Hi,

Our documentation could be improved. The page describing the
programming language and its type system, in particular, would deserve
some more details, example and a better organization. Nevertheless,
you will find answers to most of your questions there:
  http://savonet.sourceforge.net/doc-svn/language.html

In short, stream*stream is a pair of streams. It's different from a
list, which could have any number of items, not necessarily two. Next,
(?id:string,...)->... is the type of a function that accepts an
optional argument labelled id, of type string.

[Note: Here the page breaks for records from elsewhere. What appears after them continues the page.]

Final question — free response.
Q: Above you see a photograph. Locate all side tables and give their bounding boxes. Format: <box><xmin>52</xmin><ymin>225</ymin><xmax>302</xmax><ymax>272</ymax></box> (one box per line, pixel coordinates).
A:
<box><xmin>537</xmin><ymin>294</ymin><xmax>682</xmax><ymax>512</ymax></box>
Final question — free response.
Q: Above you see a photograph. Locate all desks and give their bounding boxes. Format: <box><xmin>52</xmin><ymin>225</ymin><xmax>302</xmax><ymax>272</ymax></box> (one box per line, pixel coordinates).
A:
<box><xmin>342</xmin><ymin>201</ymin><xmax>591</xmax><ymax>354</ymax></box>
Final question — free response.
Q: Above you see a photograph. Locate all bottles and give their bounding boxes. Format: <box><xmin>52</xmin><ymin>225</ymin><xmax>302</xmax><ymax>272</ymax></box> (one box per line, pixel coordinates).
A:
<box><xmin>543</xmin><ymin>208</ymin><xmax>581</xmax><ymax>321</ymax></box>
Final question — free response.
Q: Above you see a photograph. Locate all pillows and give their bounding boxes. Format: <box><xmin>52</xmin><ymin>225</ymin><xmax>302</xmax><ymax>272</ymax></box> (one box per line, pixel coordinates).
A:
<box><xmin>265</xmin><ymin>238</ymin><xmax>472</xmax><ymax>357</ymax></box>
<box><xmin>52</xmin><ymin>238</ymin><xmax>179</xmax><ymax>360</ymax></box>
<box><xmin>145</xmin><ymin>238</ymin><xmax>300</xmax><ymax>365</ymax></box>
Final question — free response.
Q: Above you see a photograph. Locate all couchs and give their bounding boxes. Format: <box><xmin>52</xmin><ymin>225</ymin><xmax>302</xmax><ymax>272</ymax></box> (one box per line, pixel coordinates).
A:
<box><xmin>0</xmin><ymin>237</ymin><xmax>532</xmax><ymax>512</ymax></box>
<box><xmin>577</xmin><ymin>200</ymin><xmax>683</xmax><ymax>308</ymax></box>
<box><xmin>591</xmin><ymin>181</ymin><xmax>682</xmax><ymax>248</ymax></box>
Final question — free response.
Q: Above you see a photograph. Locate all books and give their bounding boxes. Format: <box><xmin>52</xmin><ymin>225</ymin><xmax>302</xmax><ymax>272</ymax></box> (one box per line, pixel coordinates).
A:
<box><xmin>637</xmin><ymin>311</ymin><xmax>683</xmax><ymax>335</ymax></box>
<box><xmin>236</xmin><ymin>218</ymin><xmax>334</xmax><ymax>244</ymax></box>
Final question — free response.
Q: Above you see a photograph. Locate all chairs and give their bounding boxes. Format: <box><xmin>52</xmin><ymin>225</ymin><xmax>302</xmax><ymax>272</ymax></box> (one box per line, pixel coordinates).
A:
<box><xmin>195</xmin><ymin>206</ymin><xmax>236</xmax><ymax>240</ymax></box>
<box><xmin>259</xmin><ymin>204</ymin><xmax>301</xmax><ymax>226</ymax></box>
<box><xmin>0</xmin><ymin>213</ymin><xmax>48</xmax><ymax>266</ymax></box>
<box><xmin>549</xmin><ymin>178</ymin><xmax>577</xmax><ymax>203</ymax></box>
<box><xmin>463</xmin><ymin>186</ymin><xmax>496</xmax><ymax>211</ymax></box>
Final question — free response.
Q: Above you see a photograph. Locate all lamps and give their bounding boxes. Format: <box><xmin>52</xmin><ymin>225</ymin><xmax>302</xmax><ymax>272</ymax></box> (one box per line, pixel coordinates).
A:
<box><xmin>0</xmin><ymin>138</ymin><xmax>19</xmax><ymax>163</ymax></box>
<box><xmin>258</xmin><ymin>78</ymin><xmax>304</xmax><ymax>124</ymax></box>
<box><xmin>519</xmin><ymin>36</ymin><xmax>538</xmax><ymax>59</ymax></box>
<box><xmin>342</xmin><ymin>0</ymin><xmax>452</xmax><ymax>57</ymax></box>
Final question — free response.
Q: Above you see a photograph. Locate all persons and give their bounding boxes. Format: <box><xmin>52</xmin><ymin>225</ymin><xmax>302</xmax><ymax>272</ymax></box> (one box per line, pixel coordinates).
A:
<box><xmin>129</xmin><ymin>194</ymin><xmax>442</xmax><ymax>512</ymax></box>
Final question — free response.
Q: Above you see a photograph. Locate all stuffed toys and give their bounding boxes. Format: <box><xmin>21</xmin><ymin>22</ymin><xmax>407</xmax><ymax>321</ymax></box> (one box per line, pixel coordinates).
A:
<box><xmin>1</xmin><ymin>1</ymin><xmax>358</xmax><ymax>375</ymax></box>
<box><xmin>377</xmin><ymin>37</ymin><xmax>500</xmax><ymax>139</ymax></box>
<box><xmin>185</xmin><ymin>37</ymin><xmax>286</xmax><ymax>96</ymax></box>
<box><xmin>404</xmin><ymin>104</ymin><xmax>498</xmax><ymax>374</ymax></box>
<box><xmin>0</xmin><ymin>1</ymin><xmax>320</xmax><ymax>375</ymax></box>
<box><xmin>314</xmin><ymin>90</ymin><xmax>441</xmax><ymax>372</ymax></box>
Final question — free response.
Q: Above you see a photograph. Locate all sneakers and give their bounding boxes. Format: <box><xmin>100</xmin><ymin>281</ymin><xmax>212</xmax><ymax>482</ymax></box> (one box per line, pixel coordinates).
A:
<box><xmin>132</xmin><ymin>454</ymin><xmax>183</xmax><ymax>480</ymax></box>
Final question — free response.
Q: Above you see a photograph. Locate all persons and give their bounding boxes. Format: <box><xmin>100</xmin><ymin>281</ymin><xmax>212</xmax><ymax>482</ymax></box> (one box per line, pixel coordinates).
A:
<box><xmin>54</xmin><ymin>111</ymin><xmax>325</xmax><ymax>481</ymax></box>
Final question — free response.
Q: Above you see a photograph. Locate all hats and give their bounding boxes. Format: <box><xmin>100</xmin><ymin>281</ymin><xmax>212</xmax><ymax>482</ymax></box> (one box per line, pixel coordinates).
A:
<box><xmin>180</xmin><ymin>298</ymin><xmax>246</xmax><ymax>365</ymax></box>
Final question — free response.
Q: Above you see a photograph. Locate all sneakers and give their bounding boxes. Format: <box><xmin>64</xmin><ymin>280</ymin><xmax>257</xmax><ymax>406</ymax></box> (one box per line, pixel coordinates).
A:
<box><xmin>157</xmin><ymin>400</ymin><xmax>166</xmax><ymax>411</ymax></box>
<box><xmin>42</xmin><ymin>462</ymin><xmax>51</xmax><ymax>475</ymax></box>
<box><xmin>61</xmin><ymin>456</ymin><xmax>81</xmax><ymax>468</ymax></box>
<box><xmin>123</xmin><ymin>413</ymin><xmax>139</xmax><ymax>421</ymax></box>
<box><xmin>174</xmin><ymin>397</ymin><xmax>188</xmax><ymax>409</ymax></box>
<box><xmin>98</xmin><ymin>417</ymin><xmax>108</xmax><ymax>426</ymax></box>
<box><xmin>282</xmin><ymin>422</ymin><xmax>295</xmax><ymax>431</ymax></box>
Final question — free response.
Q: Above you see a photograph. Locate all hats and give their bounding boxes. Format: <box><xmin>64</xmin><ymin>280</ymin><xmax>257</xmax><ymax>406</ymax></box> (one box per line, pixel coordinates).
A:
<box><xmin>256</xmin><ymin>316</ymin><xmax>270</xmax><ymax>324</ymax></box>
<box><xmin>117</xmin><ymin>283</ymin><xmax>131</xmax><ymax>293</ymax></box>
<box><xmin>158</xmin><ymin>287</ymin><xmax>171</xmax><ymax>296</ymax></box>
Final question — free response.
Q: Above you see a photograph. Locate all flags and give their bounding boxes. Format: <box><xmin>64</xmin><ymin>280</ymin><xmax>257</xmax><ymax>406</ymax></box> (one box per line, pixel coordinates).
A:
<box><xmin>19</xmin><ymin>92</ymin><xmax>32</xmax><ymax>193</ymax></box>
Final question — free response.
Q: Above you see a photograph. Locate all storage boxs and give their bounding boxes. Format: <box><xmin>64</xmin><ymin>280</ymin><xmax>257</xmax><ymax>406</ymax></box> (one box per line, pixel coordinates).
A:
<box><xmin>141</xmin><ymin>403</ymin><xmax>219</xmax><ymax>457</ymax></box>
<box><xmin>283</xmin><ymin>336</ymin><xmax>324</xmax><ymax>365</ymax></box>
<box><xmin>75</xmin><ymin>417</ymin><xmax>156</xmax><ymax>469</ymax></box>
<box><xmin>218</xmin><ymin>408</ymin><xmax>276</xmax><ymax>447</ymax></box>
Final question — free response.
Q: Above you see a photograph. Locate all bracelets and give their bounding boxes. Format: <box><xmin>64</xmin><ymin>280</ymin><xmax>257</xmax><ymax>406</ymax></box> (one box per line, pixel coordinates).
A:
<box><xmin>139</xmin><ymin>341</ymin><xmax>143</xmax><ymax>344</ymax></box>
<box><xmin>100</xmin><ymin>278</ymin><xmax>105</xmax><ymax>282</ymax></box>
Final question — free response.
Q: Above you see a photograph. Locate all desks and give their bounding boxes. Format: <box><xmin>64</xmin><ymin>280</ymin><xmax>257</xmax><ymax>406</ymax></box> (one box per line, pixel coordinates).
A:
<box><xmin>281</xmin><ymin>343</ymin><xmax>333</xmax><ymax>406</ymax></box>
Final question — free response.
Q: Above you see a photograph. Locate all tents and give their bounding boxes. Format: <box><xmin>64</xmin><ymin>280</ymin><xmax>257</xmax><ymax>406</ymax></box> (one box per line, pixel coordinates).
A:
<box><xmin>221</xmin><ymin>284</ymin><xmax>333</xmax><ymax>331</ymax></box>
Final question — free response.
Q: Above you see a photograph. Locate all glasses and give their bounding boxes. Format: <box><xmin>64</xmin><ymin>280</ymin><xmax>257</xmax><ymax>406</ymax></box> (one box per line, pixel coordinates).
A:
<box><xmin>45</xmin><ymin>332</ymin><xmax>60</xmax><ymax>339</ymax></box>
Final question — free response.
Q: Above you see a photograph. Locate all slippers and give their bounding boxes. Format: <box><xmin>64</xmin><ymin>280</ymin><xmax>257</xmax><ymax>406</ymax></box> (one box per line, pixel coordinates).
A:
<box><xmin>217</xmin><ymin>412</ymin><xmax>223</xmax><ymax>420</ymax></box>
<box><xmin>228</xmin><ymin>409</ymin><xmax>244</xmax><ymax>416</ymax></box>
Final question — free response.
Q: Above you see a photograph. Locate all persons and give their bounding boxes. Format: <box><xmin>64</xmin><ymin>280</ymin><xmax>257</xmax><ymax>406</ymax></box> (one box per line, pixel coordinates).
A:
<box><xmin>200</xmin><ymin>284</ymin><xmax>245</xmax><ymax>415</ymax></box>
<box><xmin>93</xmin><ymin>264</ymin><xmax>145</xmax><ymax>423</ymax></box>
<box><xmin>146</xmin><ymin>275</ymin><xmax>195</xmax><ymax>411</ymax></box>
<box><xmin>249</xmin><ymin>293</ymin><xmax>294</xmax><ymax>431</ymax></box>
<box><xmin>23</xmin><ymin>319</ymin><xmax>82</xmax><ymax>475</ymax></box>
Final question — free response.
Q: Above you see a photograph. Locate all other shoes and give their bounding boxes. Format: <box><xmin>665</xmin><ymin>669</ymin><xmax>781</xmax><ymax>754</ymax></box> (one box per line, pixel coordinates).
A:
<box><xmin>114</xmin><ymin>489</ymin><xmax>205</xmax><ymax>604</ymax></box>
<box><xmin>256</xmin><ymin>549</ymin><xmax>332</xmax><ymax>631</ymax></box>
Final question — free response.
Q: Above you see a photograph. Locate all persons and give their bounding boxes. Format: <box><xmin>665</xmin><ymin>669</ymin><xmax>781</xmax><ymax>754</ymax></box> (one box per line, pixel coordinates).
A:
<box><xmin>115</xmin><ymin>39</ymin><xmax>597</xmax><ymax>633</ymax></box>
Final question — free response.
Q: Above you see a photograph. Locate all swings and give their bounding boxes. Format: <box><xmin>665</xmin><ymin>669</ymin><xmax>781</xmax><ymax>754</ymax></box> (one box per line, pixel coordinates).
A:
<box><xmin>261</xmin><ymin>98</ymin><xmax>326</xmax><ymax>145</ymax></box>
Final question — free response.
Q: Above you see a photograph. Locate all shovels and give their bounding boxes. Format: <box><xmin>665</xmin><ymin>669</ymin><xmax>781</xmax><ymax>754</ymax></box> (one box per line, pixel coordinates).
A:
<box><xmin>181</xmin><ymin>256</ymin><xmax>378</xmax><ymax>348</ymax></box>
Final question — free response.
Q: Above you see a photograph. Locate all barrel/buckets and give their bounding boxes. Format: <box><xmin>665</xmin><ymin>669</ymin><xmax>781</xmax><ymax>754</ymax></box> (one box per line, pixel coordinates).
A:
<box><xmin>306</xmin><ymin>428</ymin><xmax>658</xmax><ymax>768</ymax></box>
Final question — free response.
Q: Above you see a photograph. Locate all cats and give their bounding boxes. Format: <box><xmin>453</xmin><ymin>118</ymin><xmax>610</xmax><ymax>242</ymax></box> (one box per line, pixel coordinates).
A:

Surprisingly, there doesn't seem to be any explanation of what 'a
means in the doc! It's polymorphism (think "generics" if you're a java
programmer): 'a denotes a variable that may be substituted by
anything. For example, list.length has type (['a])->int, saying that
it accepts one argument of type [X] for any X, and returns an integer.
The first projection, fst, has type (('a*'b))->'a, meaning that it
takes a pair whose elements have any types X and Y respectively, and
returns an element of type X (the type of the first element).

One more thing about functions, if you're familiar to C, Java and such
languages: if you read that a function has type (...)->..., for
example, plus : (int,int)->int, you can think of it as the prototype
int plus(int x, int y) -- the names x and y are irrelevant.

I hope this helps. Don't hesitate to ask more questions, propose tutorials, etc.